Cover image for Can LLMs Power Randomizers?
Butter
Butter

Posted on

Can LLMs Power Randomizers?

The type of randomizer I'm referring to is something that can randomly return an item from a given category like music, movies, food, etc.

For example, can I prompt ChatGPT “return me a random music artist” and get a truly random recommendation? And if I do this repeatedly will I get a different artist every time?

Uhh no not at all, that’s not how they work. Instead, about a third of the time it will return the artist Tame Impala.

LLMs tend towards the average of their training data, so apparently Tame Impala is the most strongly correlated with people's idea of a “random” artist.

This is no bueno… I want true random, I want that niche shit! To try and solve this I’ve devised a simple prompting algorithm that can increase the output pool to thousands… nay TRILLIONS!

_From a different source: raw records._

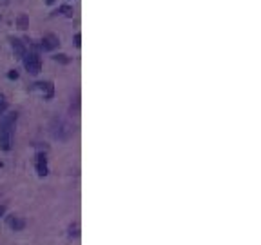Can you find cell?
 <instances>
[{
  "label": "cell",
  "mask_w": 261,
  "mask_h": 245,
  "mask_svg": "<svg viewBox=\"0 0 261 245\" xmlns=\"http://www.w3.org/2000/svg\"><path fill=\"white\" fill-rule=\"evenodd\" d=\"M11 46H13L15 54H16L18 58H24V54H26V48H24V44H22L18 38H13V40H11Z\"/></svg>",
  "instance_id": "cell-7"
},
{
  "label": "cell",
  "mask_w": 261,
  "mask_h": 245,
  "mask_svg": "<svg viewBox=\"0 0 261 245\" xmlns=\"http://www.w3.org/2000/svg\"><path fill=\"white\" fill-rule=\"evenodd\" d=\"M58 36L56 35H53V33H49V35H46L44 38H42V49L44 51H53L55 48H58Z\"/></svg>",
  "instance_id": "cell-4"
},
{
  "label": "cell",
  "mask_w": 261,
  "mask_h": 245,
  "mask_svg": "<svg viewBox=\"0 0 261 245\" xmlns=\"http://www.w3.org/2000/svg\"><path fill=\"white\" fill-rule=\"evenodd\" d=\"M24 66L28 69L31 75H38L42 69V60L36 51H29L24 54Z\"/></svg>",
  "instance_id": "cell-3"
},
{
  "label": "cell",
  "mask_w": 261,
  "mask_h": 245,
  "mask_svg": "<svg viewBox=\"0 0 261 245\" xmlns=\"http://www.w3.org/2000/svg\"><path fill=\"white\" fill-rule=\"evenodd\" d=\"M46 2H48V4H53V2H55V0H46Z\"/></svg>",
  "instance_id": "cell-14"
},
{
  "label": "cell",
  "mask_w": 261,
  "mask_h": 245,
  "mask_svg": "<svg viewBox=\"0 0 261 245\" xmlns=\"http://www.w3.org/2000/svg\"><path fill=\"white\" fill-rule=\"evenodd\" d=\"M9 225H11V229H15V231H22L26 227V220L20 216H11L9 218Z\"/></svg>",
  "instance_id": "cell-6"
},
{
  "label": "cell",
  "mask_w": 261,
  "mask_h": 245,
  "mask_svg": "<svg viewBox=\"0 0 261 245\" xmlns=\"http://www.w3.org/2000/svg\"><path fill=\"white\" fill-rule=\"evenodd\" d=\"M18 22H20L22 27H26V24H28V18H26V17H20V20H18Z\"/></svg>",
  "instance_id": "cell-12"
},
{
  "label": "cell",
  "mask_w": 261,
  "mask_h": 245,
  "mask_svg": "<svg viewBox=\"0 0 261 245\" xmlns=\"http://www.w3.org/2000/svg\"><path fill=\"white\" fill-rule=\"evenodd\" d=\"M49 129H51V135H53V138H56V140H62V142L69 140L71 136L75 135V127H73V123L67 122L65 118H58V116L51 120Z\"/></svg>",
  "instance_id": "cell-2"
},
{
  "label": "cell",
  "mask_w": 261,
  "mask_h": 245,
  "mask_svg": "<svg viewBox=\"0 0 261 245\" xmlns=\"http://www.w3.org/2000/svg\"><path fill=\"white\" fill-rule=\"evenodd\" d=\"M4 212H6V207H4V205H0V218L4 216Z\"/></svg>",
  "instance_id": "cell-13"
},
{
  "label": "cell",
  "mask_w": 261,
  "mask_h": 245,
  "mask_svg": "<svg viewBox=\"0 0 261 245\" xmlns=\"http://www.w3.org/2000/svg\"><path fill=\"white\" fill-rule=\"evenodd\" d=\"M62 11H64L65 15H67V17H73V9H71V7L64 6V7H62Z\"/></svg>",
  "instance_id": "cell-11"
},
{
  "label": "cell",
  "mask_w": 261,
  "mask_h": 245,
  "mask_svg": "<svg viewBox=\"0 0 261 245\" xmlns=\"http://www.w3.org/2000/svg\"><path fill=\"white\" fill-rule=\"evenodd\" d=\"M55 60L56 62H58V60H60V62H64V64H67V58H65V54H56V56H55Z\"/></svg>",
  "instance_id": "cell-10"
},
{
  "label": "cell",
  "mask_w": 261,
  "mask_h": 245,
  "mask_svg": "<svg viewBox=\"0 0 261 245\" xmlns=\"http://www.w3.org/2000/svg\"><path fill=\"white\" fill-rule=\"evenodd\" d=\"M15 123H16V113H7L0 120V147L4 151L11 149L15 136Z\"/></svg>",
  "instance_id": "cell-1"
},
{
  "label": "cell",
  "mask_w": 261,
  "mask_h": 245,
  "mask_svg": "<svg viewBox=\"0 0 261 245\" xmlns=\"http://www.w3.org/2000/svg\"><path fill=\"white\" fill-rule=\"evenodd\" d=\"M36 171L40 176H46L48 175V162H46V157L44 155H38L36 157Z\"/></svg>",
  "instance_id": "cell-5"
},
{
  "label": "cell",
  "mask_w": 261,
  "mask_h": 245,
  "mask_svg": "<svg viewBox=\"0 0 261 245\" xmlns=\"http://www.w3.org/2000/svg\"><path fill=\"white\" fill-rule=\"evenodd\" d=\"M36 89H40L42 93H46V98L53 96V84L51 82H40V84H36Z\"/></svg>",
  "instance_id": "cell-8"
},
{
  "label": "cell",
  "mask_w": 261,
  "mask_h": 245,
  "mask_svg": "<svg viewBox=\"0 0 261 245\" xmlns=\"http://www.w3.org/2000/svg\"><path fill=\"white\" fill-rule=\"evenodd\" d=\"M7 107V102H6V98H4V95H0V115L6 111Z\"/></svg>",
  "instance_id": "cell-9"
}]
</instances>
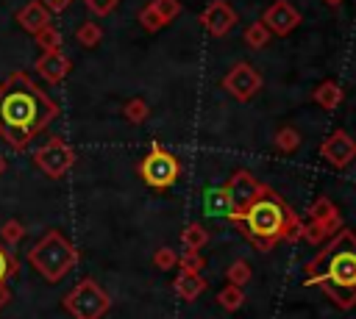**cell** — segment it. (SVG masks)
<instances>
[{
	"label": "cell",
	"instance_id": "obj_1",
	"mask_svg": "<svg viewBox=\"0 0 356 319\" xmlns=\"http://www.w3.org/2000/svg\"><path fill=\"white\" fill-rule=\"evenodd\" d=\"M56 117V100H50L28 72H11L0 83V139L11 150L22 153Z\"/></svg>",
	"mask_w": 356,
	"mask_h": 319
},
{
	"label": "cell",
	"instance_id": "obj_2",
	"mask_svg": "<svg viewBox=\"0 0 356 319\" xmlns=\"http://www.w3.org/2000/svg\"><path fill=\"white\" fill-rule=\"evenodd\" d=\"M303 286L323 288L339 308L356 305V233L339 227L328 244L306 264Z\"/></svg>",
	"mask_w": 356,
	"mask_h": 319
},
{
	"label": "cell",
	"instance_id": "obj_3",
	"mask_svg": "<svg viewBox=\"0 0 356 319\" xmlns=\"http://www.w3.org/2000/svg\"><path fill=\"white\" fill-rule=\"evenodd\" d=\"M228 222L236 225L259 252H270L278 241H298L303 233V222L273 189H267L248 208L228 216Z\"/></svg>",
	"mask_w": 356,
	"mask_h": 319
},
{
	"label": "cell",
	"instance_id": "obj_4",
	"mask_svg": "<svg viewBox=\"0 0 356 319\" xmlns=\"http://www.w3.org/2000/svg\"><path fill=\"white\" fill-rule=\"evenodd\" d=\"M81 261V252L75 244L61 233V230H47L31 250H28V264L47 280L58 283L64 280Z\"/></svg>",
	"mask_w": 356,
	"mask_h": 319
},
{
	"label": "cell",
	"instance_id": "obj_5",
	"mask_svg": "<svg viewBox=\"0 0 356 319\" xmlns=\"http://www.w3.org/2000/svg\"><path fill=\"white\" fill-rule=\"evenodd\" d=\"M61 305L72 319H103L111 308V297L95 277H83L64 294Z\"/></svg>",
	"mask_w": 356,
	"mask_h": 319
},
{
	"label": "cell",
	"instance_id": "obj_6",
	"mask_svg": "<svg viewBox=\"0 0 356 319\" xmlns=\"http://www.w3.org/2000/svg\"><path fill=\"white\" fill-rule=\"evenodd\" d=\"M139 178L150 189H170L181 178V164L170 150H164L159 141H153L150 150L145 153V158L139 161Z\"/></svg>",
	"mask_w": 356,
	"mask_h": 319
},
{
	"label": "cell",
	"instance_id": "obj_7",
	"mask_svg": "<svg viewBox=\"0 0 356 319\" xmlns=\"http://www.w3.org/2000/svg\"><path fill=\"white\" fill-rule=\"evenodd\" d=\"M33 164H36L47 178L58 180V178H64V175L72 169V164H75V150L67 144V139L50 136L42 147H36Z\"/></svg>",
	"mask_w": 356,
	"mask_h": 319
},
{
	"label": "cell",
	"instance_id": "obj_8",
	"mask_svg": "<svg viewBox=\"0 0 356 319\" xmlns=\"http://www.w3.org/2000/svg\"><path fill=\"white\" fill-rule=\"evenodd\" d=\"M261 72L259 69H253L248 61H239V64H234L228 72H225V78H222V89L234 97V100H239V103H248L250 97H256L259 94V89H261Z\"/></svg>",
	"mask_w": 356,
	"mask_h": 319
},
{
	"label": "cell",
	"instance_id": "obj_9",
	"mask_svg": "<svg viewBox=\"0 0 356 319\" xmlns=\"http://www.w3.org/2000/svg\"><path fill=\"white\" fill-rule=\"evenodd\" d=\"M225 189H228V194H231L236 211H242V208H248L253 200H259L270 186H264V183H261L256 175H250L248 169H236V172L228 175Z\"/></svg>",
	"mask_w": 356,
	"mask_h": 319
},
{
	"label": "cell",
	"instance_id": "obj_10",
	"mask_svg": "<svg viewBox=\"0 0 356 319\" xmlns=\"http://www.w3.org/2000/svg\"><path fill=\"white\" fill-rule=\"evenodd\" d=\"M300 11L289 3V0H275V3H270L267 8H264V14H261V22L270 28V33H275V36H286V33H292L298 25H300Z\"/></svg>",
	"mask_w": 356,
	"mask_h": 319
},
{
	"label": "cell",
	"instance_id": "obj_11",
	"mask_svg": "<svg viewBox=\"0 0 356 319\" xmlns=\"http://www.w3.org/2000/svg\"><path fill=\"white\" fill-rule=\"evenodd\" d=\"M320 155H323L331 166L345 169V166L353 164V158H356V141H353V136H348L345 130H334V133L320 144Z\"/></svg>",
	"mask_w": 356,
	"mask_h": 319
},
{
	"label": "cell",
	"instance_id": "obj_12",
	"mask_svg": "<svg viewBox=\"0 0 356 319\" xmlns=\"http://www.w3.org/2000/svg\"><path fill=\"white\" fill-rule=\"evenodd\" d=\"M236 22H239V17H236V11H234L225 0H211V3L203 8V14H200V25H203L206 33H211V36H225Z\"/></svg>",
	"mask_w": 356,
	"mask_h": 319
},
{
	"label": "cell",
	"instance_id": "obj_13",
	"mask_svg": "<svg viewBox=\"0 0 356 319\" xmlns=\"http://www.w3.org/2000/svg\"><path fill=\"white\" fill-rule=\"evenodd\" d=\"M72 69V61L61 53V50H44L39 58H36V72L47 80V83H61Z\"/></svg>",
	"mask_w": 356,
	"mask_h": 319
},
{
	"label": "cell",
	"instance_id": "obj_14",
	"mask_svg": "<svg viewBox=\"0 0 356 319\" xmlns=\"http://www.w3.org/2000/svg\"><path fill=\"white\" fill-rule=\"evenodd\" d=\"M203 214L206 216H220V219H228L236 214V205L228 194L225 186H209L203 189Z\"/></svg>",
	"mask_w": 356,
	"mask_h": 319
},
{
	"label": "cell",
	"instance_id": "obj_15",
	"mask_svg": "<svg viewBox=\"0 0 356 319\" xmlns=\"http://www.w3.org/2000/svg\"><path fill=\"white\" fill-rule=\"evenodd\" d=\"M306 216H309V222H314V225L325 227L328 233H337V230L342 227L339 211H337V205H334L328 197H317V200L306 208Z\"/></svg>",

It takes advantage of the recursive structure of branching subclassifications. For example music is easily subclassified by genre. So the algorithm would work like this:

Ask an LLM API to return every subgenre of music, then (in code) randomly select an outputted subgenre and have the LLM subclassify that too. And simply repeat!

What this does is recursively subclassify each randomly selected genre branch until you are multiple depths down the tree at a highly specific genre (like Cowpunk).

After reaching the final depth of classification THEN you ask for examples of music artists in that genre. See diagram:

Genre tree diagram

Due to the exponential nature of these classification trees, they grow to have thousands of possibilities at the final depth. I’ve found this method varied enough that it truly does feel quite random and can INDEED power a randomizer.

I used this strategy to build one that I’ve been using to find new music and interesting new dishes from all around the world among other things.

Try it out yourself over at lifeisrandom.io

Does this matter?

Fuck I dunno but it’s cool. I imagine having LLMs run recursive algorithms like this can be used to largely expand their creativity and the variety of their outputs.

This could be helpful for uses of LLMs where variety is more interesting e.g. brainstorming, LLM personalities, storytelling, and much more…

BONUS: Why not just adjust the temperature?

LLM APIs often have a “temperature” parameter which is specifically for controlling the randomness of the model’s output. Set it to 0 and it will return the same thing every time, set it to 2 and it maximizes the creativeness/randomness of the LLM outputs.

Sooo what if we had just ran the prompt “return me a random music artist” but at a higher temperature?

To test this I ran that prompt 100 times each at every temperature creating this wonderful graph of total Tame Impala outputs vs temperature.

Tame Impala vs Temperature graph

This graph shows that at its most random (temperature 2) it was effective at lowering us to 5 Tame Impalas.

But that is NOT good enough! A true randomizer should have an output pool in at least the thousands meaning Tame impala (or any specific artist) should rarely show up repeatedly.